#P5 | Viscéral

ventre qui se tord en ver d’angoisse

Tout commence dans le ventre. C’est le signe de la fracture. Que plus rien ne va. C’est immédiat. Ca saisit. Ne laisse pas le choix. Hurle sans détour. L’angoisse se loge là où tout commence, au plus ombilical de l’être. Elle est viscérale. S’ingère, ne se digère pas, coupe l’appétit, nourrit de l’intérieur, dévore tout sur son passage. Prend toute la place. Ca crispe. Ca ravine. Aspire soi et le monde. On a beau faire. Dans le bide le ventre les entrailles les viscères, plus que la barre qui se tord et se tend. Intestins-vers qui rongent. Pierres de rate de foie d’estomac qui lestent et plombent. Plus rien d’autre n’existe. L’angoisse se diffuse, envahit le corps, démembre, anesthésie les sens, crispe les muscles. Abasourdit. Tête en étau. Dents serrées. Regard hagard happé dissout dans le bouillon de l’âme. Apnée du corps et de l’âme. Le temps que ça passe.

A propos de Émilie Marot

J'enseigne le français en lycée où j'essaie envers et contre tout de trouver du sens à mon métier. Heureusement, la littérature est là, indéfectible et plus que jamais nécessaire. Depuis trois ans, j'anime des ateliers d'écriture le mercredi après-midi avec une petite dizaine d'élèves volontaires de la seconde à la terminale. Une bulle d'oxygène !
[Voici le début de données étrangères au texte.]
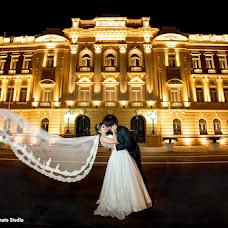 Wedding photographer Samuel barbosa - sb studio (samuelbarbosa). Photo of 29.01.2016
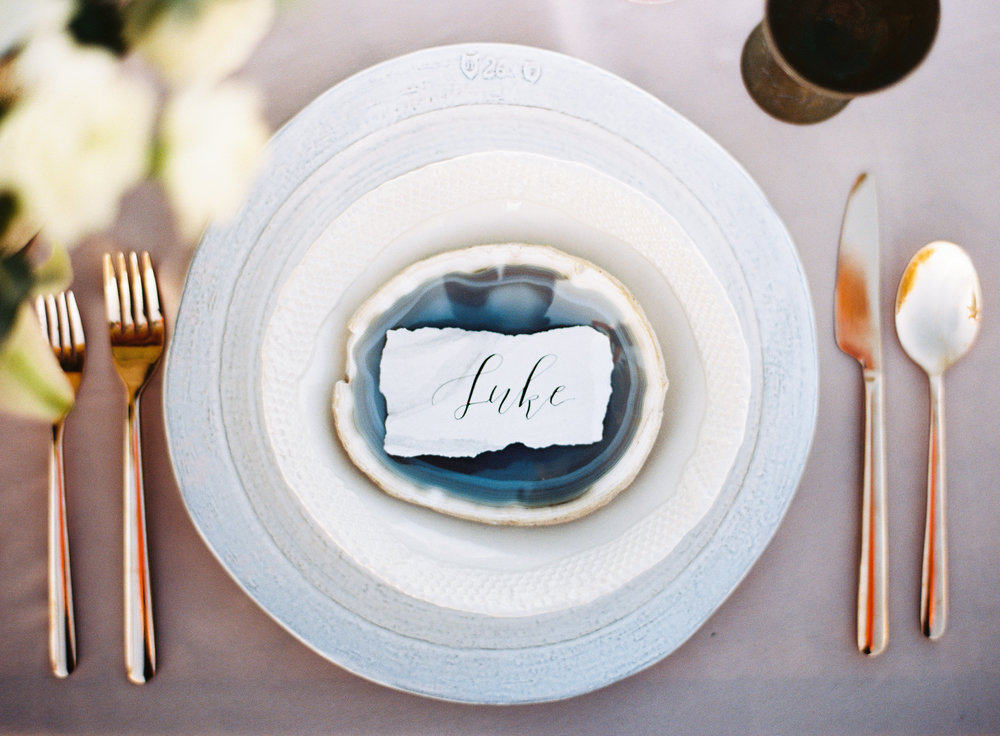 neutral wedding place cards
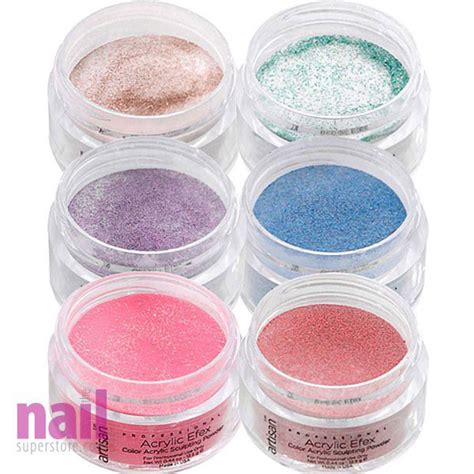 acrylic color powder artisan colored acrylic nail powder glitter colors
8 commentaires à propos de “#P5 | Viscéral”

  1. Bonjour Emilie, votre texte est fort, vraiment, car difficile cette écriture qui nomme les parties du corps et ne se fait pas livre de bio,
    une petite remarque si je peux, celle de vous dire que vous pouvez garder jusque bout votre ligne, c’est à dire que les explications dans les deux ou trois dernières lignes cassent pour nous le rythme, en enlevant « c’est de là »  l’angoisse diffuse aussitôt – pour nous (elle était là déjà, rassurez vous), de même le « parfois c’est » affaiblie la boule, j’espère que ce regard ne vous dérange pas, j’enlève ce commentaire si c’est le cas, n’hésitez pas à me le dire, à bientôt avec vous pour les suites de l’été, Catherine

    • Merci merci Catherine de prendre le temps de cette lecture attentive ! Je prends bien au contraire ! D’autant que c’est fou (« truc de ouf »… dirait Cécile) : je m’aperçois que je suis de façon récurrente dans la phrase courte (souvent je réécris en élaguant pour ne garder que l’essentiel surtout qu’ici l’angoisse coupe la parole, l’asphyxie…) mais que la proposition m’invitait à entrer dans un processus plus explicatif. Maintenant que j’ai écrit je commence à lire les autres et je m’aperçois que oui en effet les fulgurances se déploient dans le 2ème texte et surtout que c’est efficace. Alors je poursuis la taille ça me va… Ce qui va donner…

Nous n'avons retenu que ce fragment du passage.